Network and data centre improvements
Over the last few weeks we’ve been working away behind the scenes in our data centres to make Clockwork even more reliable. The best thing is that as we run a complete copy of our systems in each site, we were able to do the work while keeping all our services running as normal.
New network switches
We were running out of network ports in Leeds so rather than just adding another switch we took the chance to improve reliability too. Gone are our pair of 24 port switches and in their place is a stack of 48 port HP switches. These new stackable switches support link aggregation which allows us to replace the single cable linking each server to a switch with a pair - each to a different switch. With pairs of cables in place we’ve got faster network communication and massively improved reliability, somebody can now unplug the wrong cable by mistake, accidentally damage a cable or perform maintenance and the only thing that’ll notice is our monitoring server.
Intelligent load balancing
Clockwork runs on 4 web servers, a pair in each data centre, and we load balance traffic across each pair.
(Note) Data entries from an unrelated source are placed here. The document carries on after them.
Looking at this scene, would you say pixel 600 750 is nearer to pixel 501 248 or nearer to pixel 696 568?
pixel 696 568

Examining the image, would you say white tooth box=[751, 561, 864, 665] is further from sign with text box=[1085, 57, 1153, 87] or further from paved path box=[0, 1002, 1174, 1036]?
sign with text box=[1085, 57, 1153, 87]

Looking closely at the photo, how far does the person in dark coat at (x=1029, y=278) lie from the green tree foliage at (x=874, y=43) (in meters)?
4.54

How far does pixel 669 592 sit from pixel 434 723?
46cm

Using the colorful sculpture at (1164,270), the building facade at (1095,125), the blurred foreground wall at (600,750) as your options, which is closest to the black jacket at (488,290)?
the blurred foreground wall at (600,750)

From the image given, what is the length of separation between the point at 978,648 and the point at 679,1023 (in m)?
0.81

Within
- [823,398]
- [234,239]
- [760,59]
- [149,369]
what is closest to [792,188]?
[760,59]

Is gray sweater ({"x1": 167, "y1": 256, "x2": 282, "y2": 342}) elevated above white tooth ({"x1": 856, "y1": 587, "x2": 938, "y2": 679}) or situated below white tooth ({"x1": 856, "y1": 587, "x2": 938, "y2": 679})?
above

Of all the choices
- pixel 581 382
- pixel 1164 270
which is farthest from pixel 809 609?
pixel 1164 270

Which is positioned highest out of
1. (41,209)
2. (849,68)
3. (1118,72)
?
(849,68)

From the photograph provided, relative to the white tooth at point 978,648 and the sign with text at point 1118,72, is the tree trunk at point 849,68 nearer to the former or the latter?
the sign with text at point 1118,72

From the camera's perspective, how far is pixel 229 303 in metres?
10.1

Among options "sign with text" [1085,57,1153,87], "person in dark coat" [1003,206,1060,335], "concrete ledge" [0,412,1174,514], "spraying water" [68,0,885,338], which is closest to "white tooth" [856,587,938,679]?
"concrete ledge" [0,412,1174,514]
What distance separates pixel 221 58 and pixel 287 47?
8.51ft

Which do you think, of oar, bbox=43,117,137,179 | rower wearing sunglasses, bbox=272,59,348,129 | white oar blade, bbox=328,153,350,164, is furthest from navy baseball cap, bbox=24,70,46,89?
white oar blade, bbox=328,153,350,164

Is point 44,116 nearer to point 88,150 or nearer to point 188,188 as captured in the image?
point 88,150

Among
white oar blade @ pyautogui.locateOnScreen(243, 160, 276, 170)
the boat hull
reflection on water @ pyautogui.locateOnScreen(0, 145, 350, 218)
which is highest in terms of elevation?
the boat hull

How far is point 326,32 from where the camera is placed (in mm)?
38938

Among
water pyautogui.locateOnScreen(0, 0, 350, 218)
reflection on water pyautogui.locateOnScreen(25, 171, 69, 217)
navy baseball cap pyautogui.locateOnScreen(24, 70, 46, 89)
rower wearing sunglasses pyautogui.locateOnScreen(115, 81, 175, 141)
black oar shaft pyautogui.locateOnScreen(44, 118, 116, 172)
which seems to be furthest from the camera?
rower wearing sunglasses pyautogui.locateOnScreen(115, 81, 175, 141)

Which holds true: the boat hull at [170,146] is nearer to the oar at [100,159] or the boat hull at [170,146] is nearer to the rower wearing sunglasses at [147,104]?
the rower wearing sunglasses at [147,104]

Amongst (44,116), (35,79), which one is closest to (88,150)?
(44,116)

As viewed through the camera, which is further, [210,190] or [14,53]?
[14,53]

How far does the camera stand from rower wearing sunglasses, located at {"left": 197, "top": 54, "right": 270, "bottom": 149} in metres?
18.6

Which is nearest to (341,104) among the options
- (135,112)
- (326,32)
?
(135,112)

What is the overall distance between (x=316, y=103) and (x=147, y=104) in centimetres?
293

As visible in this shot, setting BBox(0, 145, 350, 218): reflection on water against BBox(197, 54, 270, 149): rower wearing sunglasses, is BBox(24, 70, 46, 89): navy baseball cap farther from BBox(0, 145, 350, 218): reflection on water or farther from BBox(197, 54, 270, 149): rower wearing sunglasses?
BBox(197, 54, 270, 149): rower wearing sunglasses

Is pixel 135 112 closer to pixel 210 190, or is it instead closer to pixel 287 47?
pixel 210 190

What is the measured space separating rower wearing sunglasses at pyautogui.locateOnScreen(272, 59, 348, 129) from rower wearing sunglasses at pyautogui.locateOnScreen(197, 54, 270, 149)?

Previously this was done with Windows Network Load Balancing, however it isn’t all that intelligent and just checks that a server is responding not what it’s responding with. So a server could just be returning internal server errors and Network Load Balancing would still send it traffic - obviously not an ideal situation but much better than just a single server.
Keepalived has one very simple job, it makes sure the Clockwork IP addresses always point to a server with a working instance of HA Proxy, it does this using Virtual Router Redundancy Protocol (VRRP). Under VRRP one server is always live (the master) and the other one sits there in standby (the slave), in the event of the master failing the slave will take over its role within seconds keeping services running.
HA Proxy is designed to distribute incoming web traffic across a number of web servers, it’s used by some big names including Twitter and Stack Overflow. Its big advantage over Network Load Balancing is it can actively check the health of those web servers before sending them traffic. If they’re returning an error they’ll be taken out of use and you’ll only ever hit the remaining healthy servers.
A general tidy up
Given that replacing our network switches involved removing a good chunk of our cabling we took the chance to do some general housekeeping too. Every single cable in both data centres is now colour coded to match its use - red power cables go to core network devices, orange to single power supplies and black and white ones are only used for redundant power supplies. All cables are correctly labelled at both ends and we’ve shuffled a few servers around so that Derby and Leeds now have identical set ups. Although these changes don’t make any difference at all to everyday use, they do reduce the chance of mistakes when we’re performing maintenance - every member of staff now knows not to touch a red power cable!
At the moment our HA Proxy servers are just load balancing traffic in their local data centre, our next step is to sort out firewall rules and tweak configurations to allow them to fall back to the opposite site. This would let us handle any major failures further up our text messaging stack completely transparently. We hope to get this configured, tested and live over the next few weeks.